Exercise
Verbatim output of the lines below is required, with the images omitted.

Dataset section
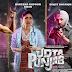 Udta Punjab (2016) සිංහල උපසිරැසි සමඟින්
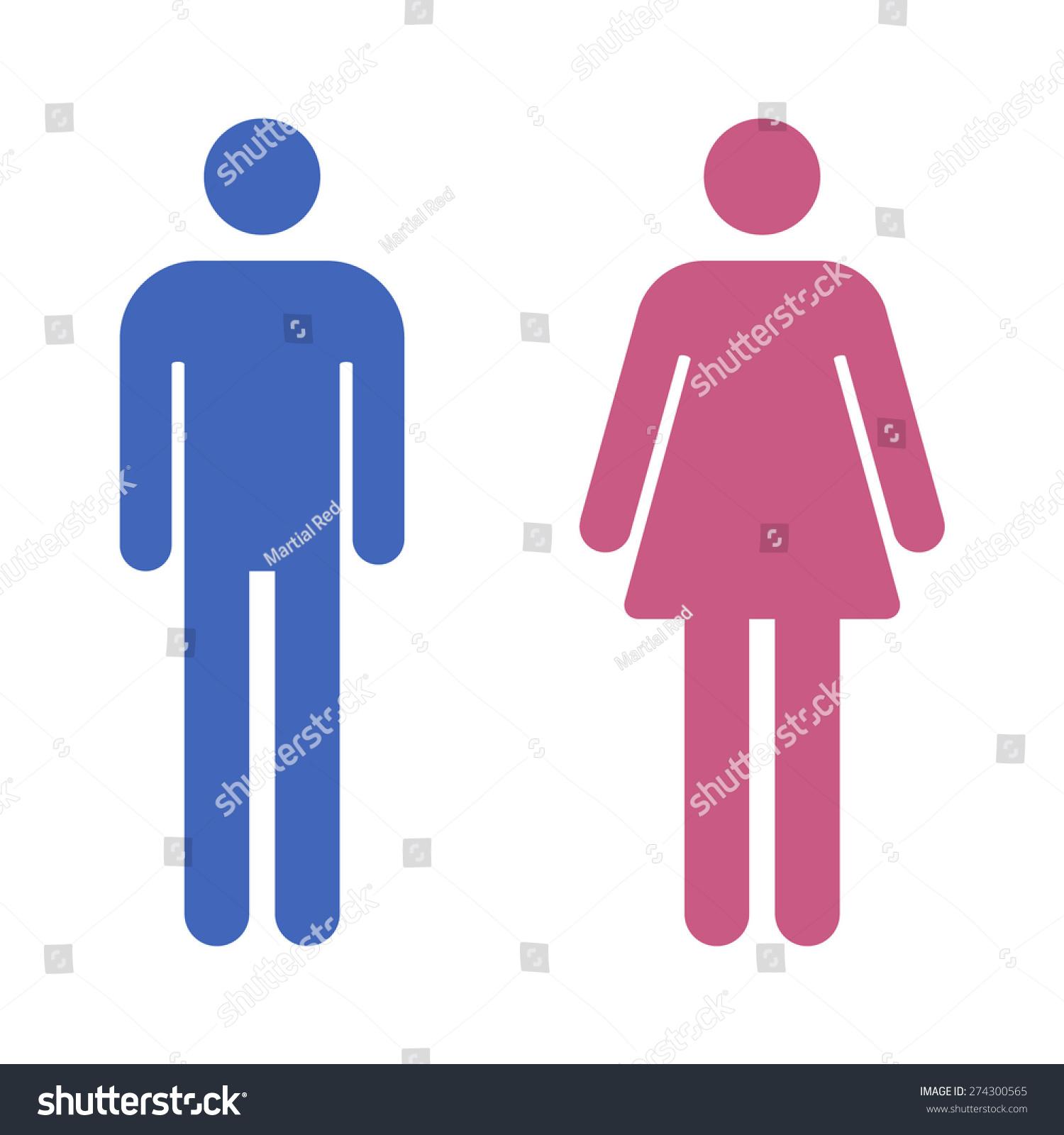 Male Female Bathroom Restroom Sign Flat Stock Photo (Photo, Vector ...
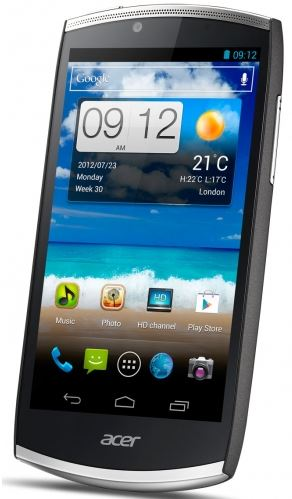 Acer Cloudmobile S500, Smartphone für 159,90€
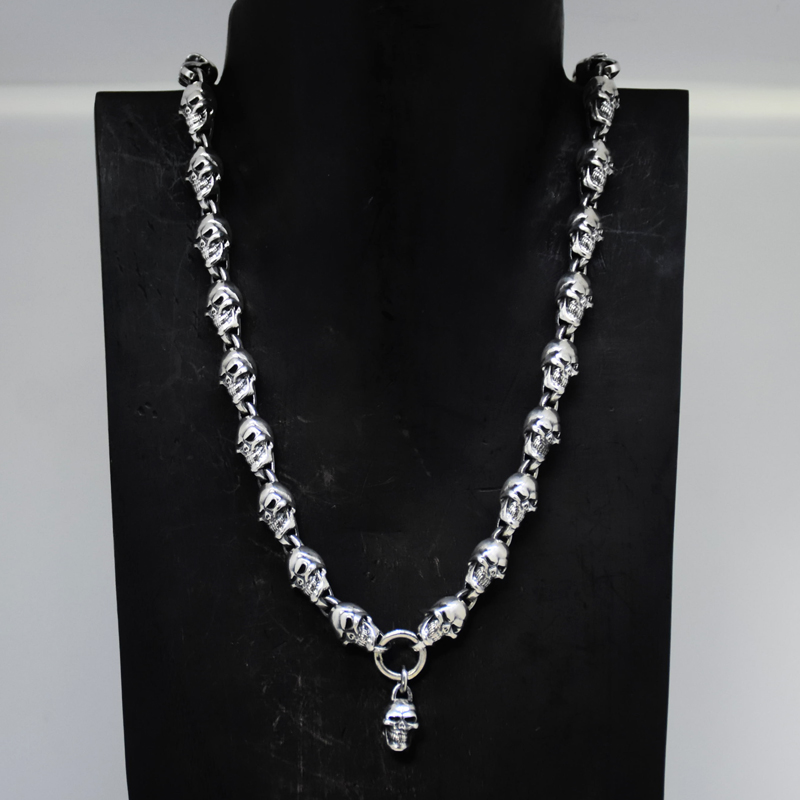Smile Of Victory Small Skull Necklessの画像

Response area
 Udta Punjab (2016) සිංහල උපසිරැසි සමඟින්
 Male Female Bathroom Restroom Sign Flat Stock Photo (Photo, Vector ...
 Acer Cloudmobile S500, Smartphone für 159,90€
Smile Of Victory Small Skull Necklessの画像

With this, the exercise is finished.